▶ **THE TASKS**:
A) Answer these questions about the exception-behavior list:
(i) In case 3a, what does unicode(e) return under py2.6?
(ii) For e = Exception(u'föö') in case 3b, which version's behaviour does the note call better?
(iii) According to the opening line, what do odd numbers stand for?
B) Translate this sentence from the exception-behavior list into German: "To summarize the possible cases and the behaviours I prepared the following list (odd numbers -> BaseException; even numbers -> any exception with overridden str and no unicode.):"
C) Reproduce the exception-behavior list from "3a) 1 str arg, e" to "not the arg.", renaming "desired" to "expected" at every occurrence.

--- start TEXT PASSAGE ---

To summarize the possible cases and the behaviours I prepared the following list (odd numbers -> BaseException; even numbers -> any exception with overridden str and no unicode.):
0 args, e = Exception(): py2.5 : str(e) -> ''; unicode(e) -> u'' py2.6 : str(e) -> ''; unicode(e) -> u'' desired: str(e) -> ''; unicode(e) -> u'' Note: this is OK
0 args, e = MyException(), with overridden str: py2.5 : str(e) -> 'ascii' or error; unicode(e) -> u'ascii' or error; py2.6 : str(e) -> 'ascii' or error; unicode(e) -> u'' desired: str(e) -> 'ascii' or error; unicode(e) -> u'ascii' or error; Note: py2.5 behaviour is better: if str returns an ascii string (including ''), unicode(e) should return the same string decoded, if str returns a non-ascii string, both should raise an error.
3a) 1 str arg, e = Exception('foo'): py2.5 : str(e) -> 'foo'; unicode(e) -> u'foo' py2.6 : str(e) -> 'foo'; unicode(e) -> u'foo' desired: str(e) -> 'foo'; unicode(e) -> u'foo' Note: this is OK
3b) 1 non-ascii unicode arg, e = Exception(u'föö'): py2.5 : str(e) -> error; unicode(e) -> error py2.6 : str(e) -> error; unicode(e) -> u'föö' desired: str(e) -> error; unicode(e) -> u'föö' Note: py2.6 behaviour is better: unicode(e) should return u'föö'
1 unicode arg, e = MyException(u'föö'), with overridden str: py2.5 : str(e) -> error or 'ascii'; unicode(e) -> error or u'ascii' py2.6 : str(e) -> error or 'ascii'; unicode(e) -> u'föö' desired: str(e) -> error or 'ascii'; unicode(e) -> error or u'ascii' Note: py2.5 behaviour is better: if str returns an ascii string str(e) should work, otherwise it should raise an error. unicode(e) should return the ascii string decoded or an error, not the arg.

--- end TEXT PASSAGE ---
--- start DATASET SECTION ---

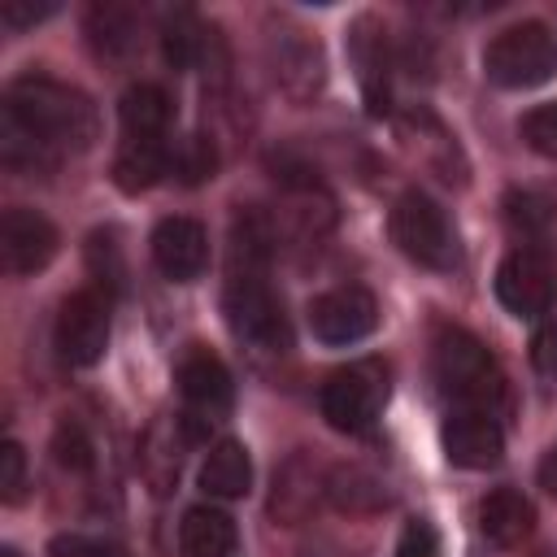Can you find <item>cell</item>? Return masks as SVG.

--- end DATASET SECTION ---

▶ **THE ANSWERS**:
A)
(i) u'foo'
(ii) py2.6
(iii) BaseException

B) Um die möglichen Fälle und Verhaltensweisen zusammenzufassen, habe ich die folgende Liste erstellt (ungerade Nummern -> BaseException; gerade Nummern -> jede Ausnahme mit überschriebenem str und ohne unicode.):

C)
3a) 1 str arg, e = Exception('foo'): py2.5 : str(e) -> 'foo'; unicode(e) -> u'foo' py2.6 : str(e) -> 'foo'; unicode(e) -> u'foo' expected: str(e) -> 'foo'; unicode(e) -> u'foo' Note: this is OK
3b) 1 non-ascii unicode arg, e = Exception(u'föö'): py2.5 : str(e) -> error; unicode(e) -> error py2.6 : str(e) -> error; unicode(e) -> u'föö' expected: str(e) -> error; unicode(e) -> u'föö' Note: py2.6 behaviour is better: unicode(e) should return u'föö'
1 unicode arg, e = MyException(u'föö'), with overridden str: py2.5 : str(e) -> error or 'ascii'; unicode(e) -> error or u'ascii' py2.6 : str(e) -> error or 'ascii'; unicode(e) -> u'föö' expected: str(e) -> error or 'ascii'; unicode(e) -> error or u'ascii' Note: py2.5 behaviour is better: if str returns an ascii string str(e) should work, otherwise it should raise an error. unicode(e) should return the ascii string decoded or an error, not the arg.